Gözlerime öyle bir bakıyordu ki, gözlerimi kaçırmamak için kendimle adeta cebelleşiyordum. İlk önce beni süzdü ve bakışları iki yanımda salık olan kollarıma baktı. Onun yaptığını yapıp ben de bakışlarımı aşağıya, kollarıma indirdiğimde neye dikkatlice baktığını anladım. Titrediğini fark etmediğim ellerime bakıyordu. Bakışlarımı tekrardan yüzüne çevirdiğimde kaşlarımı çatıp ellerimi hızla arkama sakladım ve biraz daha uzaklaştım ondan.
Alaycı bir tavırla bakışlarını gözlerime sabitledi. ''Ne oldu?'' diye sorup bana doğru bir adım attı ardından durdu.
Bir adım geri gittim.
Hafifçe sırıttı ve ''Korkuyor musun?'' deyip bu sefer yavaş adımlarla üstüme doğru gelmeye başladı. O geldikçe ben geriye doğru gidiyordum.

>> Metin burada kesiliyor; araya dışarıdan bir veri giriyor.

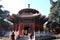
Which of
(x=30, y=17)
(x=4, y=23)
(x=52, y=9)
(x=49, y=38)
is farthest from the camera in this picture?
(x=4, y=23)

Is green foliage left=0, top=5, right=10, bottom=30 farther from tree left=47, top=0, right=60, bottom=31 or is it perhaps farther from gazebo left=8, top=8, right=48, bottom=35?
tree left=47, top=0, right=60, bottom=31

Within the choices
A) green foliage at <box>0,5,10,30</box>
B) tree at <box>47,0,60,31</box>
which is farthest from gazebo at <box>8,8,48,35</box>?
green foliage at <box>0,5,10,30</box>

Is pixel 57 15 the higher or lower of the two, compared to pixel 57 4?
lower

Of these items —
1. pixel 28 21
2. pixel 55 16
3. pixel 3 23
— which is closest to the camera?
pixel 28 21

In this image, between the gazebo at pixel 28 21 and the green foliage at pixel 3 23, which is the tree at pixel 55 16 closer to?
the gazebo at pixel 28 21

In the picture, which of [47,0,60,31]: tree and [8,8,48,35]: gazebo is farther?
[47,0,60,31]: tree

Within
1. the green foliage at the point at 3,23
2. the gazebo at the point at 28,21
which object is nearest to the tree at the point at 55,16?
the gazebo at the point at 28,21

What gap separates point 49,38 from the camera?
58.6 ft

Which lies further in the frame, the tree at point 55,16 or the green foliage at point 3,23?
the green foliage at point 3,23

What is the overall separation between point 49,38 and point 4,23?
15313 mm

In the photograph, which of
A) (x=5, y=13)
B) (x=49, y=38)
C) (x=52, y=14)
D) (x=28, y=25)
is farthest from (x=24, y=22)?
(x=5, y=13)

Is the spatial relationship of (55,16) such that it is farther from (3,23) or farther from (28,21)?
(3,23)

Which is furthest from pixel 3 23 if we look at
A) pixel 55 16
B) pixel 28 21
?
pixel 55 16

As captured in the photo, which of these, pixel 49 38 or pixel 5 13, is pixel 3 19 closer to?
pixel 5 13
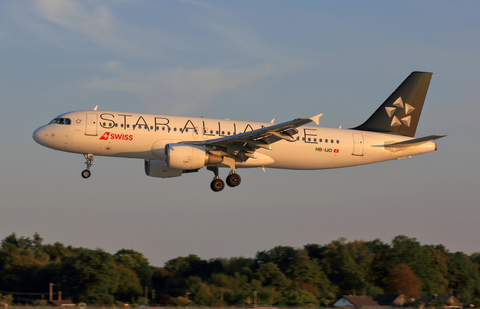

Bedenim buz kesmişti. Burada onunla birlikte kilitliydim ve bana neler yapabileceğini tahmin edemiyordum. Beni yaralayabilirdi belki de daha fazlası... Ellerim arkamda olan öğretmen masasına denk geldiğinde suratımı arkaya çevirmemle birlikte arayı direkt kapattı ve bedenimi masayla kendisi arasında sıkıştırdı. Yakınlığından dolayı başım geriye doğru gittiğinde boynumdaki ve sırtımdaki sızı kendini belli etti.
Yutkundum.
Bir şeyler söyleyemiyordum.
Garip bir tonla, ''Bizi o an, orada, görmemeliydin.'' dedi ardından başını boynuma doğru yaklaştırdı. Nefesi boynuma çarparken derin nefeslerim öğretmenler odasında yankılanıyor gibi geliyordu. Boynumda olan başını kulağıma çıkarttı ve sessizce fısıldadı. ''Sana ne yapmalıyım şimdi?'' diye sordu. Ardından geriye doğru hafifçe çekilip göz teması kurdu. Surat ifadem nasıldı bilmiyordum fakat bu onun hafifçe sırıtmasını sağladı.
Gözleri gözlerimi delip geçerken hiçbir şey düşünemiyordum artık. Başımı sakince iki yana salladım ve sert bir şekilde tekrardan yutkunup kendime geldim. Ellerimi aniden masadan çektim ve gövdesine koyup sertçe ittirdim.
''Yürü git! Yaklaşma bana!'' diye bağırdım çatlak bir sesle.
Sanırım benden böyle bir tepki beklemediği için birkaç adım geriye sendeledi. Bunu fırsat bilip hemen masanın önünden çekildim ve sağ tarafımda olan koltukların olduğu tarafa koştum. Midemde hissettiğim ağrı baş gösterirken kapının kilitli olması buradan kurtulamayacağımı hatırlatıyordu. Arkamda olan beden de beni daha da tedirgin ediyordu.
ŞİMDİ OKUDUĞUN
KAYA KOLEJİ
UmorismoBir kolej, KAYA KOLEJİ. İki ayrım; burslular ve burslu olmayanlar. Birbirini sevmeyen gruplar, ilginç kişilikler ve okulun içerisinde kimliği belirsiz bir katille beraber mahsur kalmış öğrencilere öncülük edecek beş öğretmen. |080117| TÜM HAKLARI...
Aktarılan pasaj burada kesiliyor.